● Document text
____

I also might have less help from grandparents shortly after my eldest starts school as they may be moving so that is something else I need to consider.
It's not easy but I think you.should go for it as 3 young children is hard I guess as I find 2.hard.

DreamsOfDownUnder · 25/05/2019 21:20

Tax credits don't exist anymore, it's Universal Credit.

Is the child benefit paid to you? If so, this covers NI contributions until your youngest is 12.

QueenintheNorth7 · 25/05/2019 23:10

I think you should go for it as you are so unhappy in your current job. No job is worth crying and affecting your mental health over. Good luck!

MigGril · 25/05/2019 23:24

You say you have scientific maths type job now. Do you enjoy science have you any lab baised experances?

I ask as as school science technicians are so hard to come by, even without current lab experience you may get a job with school hours term time. Look into it if it's something your interested in. Although the pay is basic the job is certainly interesting.

MenaMum · 25/05/2019 23:41

I would look for a new job but I wouldn't throw your current one away for a low paid 10 hours a week term time job. You need a professional role that suits you.

What does your dh say? How is his job? Is it secure? Is he happy with conditions? Are there changes he can make to become part time or more flexible, and make some childcare savings?

I would never suggest throwing away a job to rely so heavily on a spouses job. That is a crazy move to make.

Can you take some leave and then plan proactively to make a change.

JuniFora · 26/05/2019 11:38

Your kids won't be young forever. Don't give up your future financial security for temporary discomfort. Find another job if you want but look upwards... You need a pension in the future, you'll need a good job if something were to happen to your husband, you'll have more money when the kids are old enough not to need childcare anymore and by then you'll be very comfortable because you'll be on a good income with payrises etc.

You'll regret throwing away your future comfort and opportunities for something which in the long term, provides neither.

mumofthreehundred · 26/05/2019 13:44

I see what people are saying and thanks for all the good advice.

Would working in school admin really not lead to a decent salary with pension etc? I had a relative become a business manager in a large secondary. Pretty sure she earned really good money.

My current job really isn't an option because it's not a career I want. I've made a mistake and gone down the wrong path. So I need to pick up a new career whatever it will be...

Is a career break really "career suicide" or can you get it back after a few years?

OP posts:
fedup21 · 26/05/2019 13:49

It depends on your role-being business manager and part of SLT for 30 years in a large secondary is going to pay pretty well but there aren’t too many of those around.

silvercuckoo · 26/05/2019 14:07

OP, I understand you very well. My childcare bill is around £2.5K / month , it is pretty much the cheapest around and I am a single parent. I am also in a STEM area, where the expectations of workplace presence / hours worked are set with a reference basis to 95% male workforce (almost exclusively with sahm partners). It just makes no financial sense to work.

Rocketgirl1 · 26/05/2019 14:30

The business manager I know moved across from senior teacher in another school.

Geraniumpink · 26/05/2019 14:47

It might lead to a good salary eventually. If you start off there it could lead to business management/pa school jobs. There are those kind of roles in private schools too. I started off doing playgroup cover. I have no desire to teach, but I am now an experienced ta who tutors in the evenings. I may return to my very niche professional career one day, as the skills I have from it do not date.
I would advise going for the job and also seeing if you can also make a little more money on the side somewhere.

____

● Work to complete
A – Translate this sentence from the forum thread into Spanish: "Don't give up your future financial security for temporary discomfort."
B – Reproduce the part of the forum thread between "I ask as as" and "make a change.", inclusive.

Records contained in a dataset
____

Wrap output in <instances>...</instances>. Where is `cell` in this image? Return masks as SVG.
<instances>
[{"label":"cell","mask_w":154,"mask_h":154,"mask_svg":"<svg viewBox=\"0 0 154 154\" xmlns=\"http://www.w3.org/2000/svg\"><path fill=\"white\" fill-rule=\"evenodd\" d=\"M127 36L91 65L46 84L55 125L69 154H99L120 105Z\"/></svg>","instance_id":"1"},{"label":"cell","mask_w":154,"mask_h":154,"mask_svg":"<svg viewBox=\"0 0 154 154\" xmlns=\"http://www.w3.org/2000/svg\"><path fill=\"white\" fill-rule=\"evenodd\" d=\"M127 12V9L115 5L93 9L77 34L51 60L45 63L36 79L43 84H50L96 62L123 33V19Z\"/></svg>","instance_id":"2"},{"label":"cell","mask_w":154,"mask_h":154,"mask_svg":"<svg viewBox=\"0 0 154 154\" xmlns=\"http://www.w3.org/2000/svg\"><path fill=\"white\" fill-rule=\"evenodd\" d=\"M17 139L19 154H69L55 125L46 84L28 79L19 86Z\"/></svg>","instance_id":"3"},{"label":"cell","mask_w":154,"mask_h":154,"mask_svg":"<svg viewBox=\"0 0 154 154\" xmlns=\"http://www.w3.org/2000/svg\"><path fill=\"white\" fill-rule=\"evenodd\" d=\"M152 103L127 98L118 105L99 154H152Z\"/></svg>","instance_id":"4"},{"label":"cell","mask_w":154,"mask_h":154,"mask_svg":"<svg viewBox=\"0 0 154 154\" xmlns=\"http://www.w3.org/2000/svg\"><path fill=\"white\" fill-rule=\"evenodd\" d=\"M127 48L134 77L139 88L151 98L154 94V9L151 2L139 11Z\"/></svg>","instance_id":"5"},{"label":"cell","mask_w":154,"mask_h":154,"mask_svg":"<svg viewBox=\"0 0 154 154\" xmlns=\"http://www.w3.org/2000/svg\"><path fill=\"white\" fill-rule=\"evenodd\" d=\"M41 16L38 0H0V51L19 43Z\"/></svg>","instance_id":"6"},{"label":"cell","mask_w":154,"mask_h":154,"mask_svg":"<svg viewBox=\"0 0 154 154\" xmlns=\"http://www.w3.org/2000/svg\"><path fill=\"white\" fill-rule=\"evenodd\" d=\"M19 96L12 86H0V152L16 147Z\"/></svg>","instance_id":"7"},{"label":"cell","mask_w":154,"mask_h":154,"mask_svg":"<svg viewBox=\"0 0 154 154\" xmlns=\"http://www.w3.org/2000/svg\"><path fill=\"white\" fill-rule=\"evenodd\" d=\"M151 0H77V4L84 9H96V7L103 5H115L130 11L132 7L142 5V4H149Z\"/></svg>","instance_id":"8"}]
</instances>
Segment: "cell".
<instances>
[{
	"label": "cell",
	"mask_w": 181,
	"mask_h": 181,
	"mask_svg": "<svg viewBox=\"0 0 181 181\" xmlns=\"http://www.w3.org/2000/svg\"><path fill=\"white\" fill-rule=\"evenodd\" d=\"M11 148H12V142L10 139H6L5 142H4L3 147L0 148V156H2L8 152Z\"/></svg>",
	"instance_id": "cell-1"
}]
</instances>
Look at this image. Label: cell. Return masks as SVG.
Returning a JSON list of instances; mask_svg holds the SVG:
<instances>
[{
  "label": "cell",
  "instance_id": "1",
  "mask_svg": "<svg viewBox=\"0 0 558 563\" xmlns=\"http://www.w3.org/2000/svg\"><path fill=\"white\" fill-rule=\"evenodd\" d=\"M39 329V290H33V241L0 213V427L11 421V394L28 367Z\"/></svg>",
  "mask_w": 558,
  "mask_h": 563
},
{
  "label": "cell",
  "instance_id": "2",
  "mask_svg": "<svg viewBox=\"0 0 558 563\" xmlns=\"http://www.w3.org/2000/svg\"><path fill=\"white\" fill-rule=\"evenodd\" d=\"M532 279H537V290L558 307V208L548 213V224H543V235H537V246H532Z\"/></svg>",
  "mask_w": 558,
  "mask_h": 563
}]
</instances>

____

● Task solutions
A – No renuncies a tu seguridad económica futura por una incomodidad temporal.

B –
I ask as as school science technicians are so hard to come by, even without current lab experience you may get a job with school hours term time. Look into it if it's something your interested in. Although the pay is basic the job is certainly interesting.

MenaMum · 25/05/2019 23:41

I would look for a new job but I wouldn't throw your current one away for a low paid 10 hours a week term time job. You need a professional role that suits you.

What does your dh say? How is his job? Is it secure? Is he happy with conditions? Are there changes he can make to become part time or more flexible, and make some childcare savings?

I would never suggest throwing away a job to rely so heavily on a spouses job. That is a crazy move to make.

Can you take some leave and then plan proactively to make a change.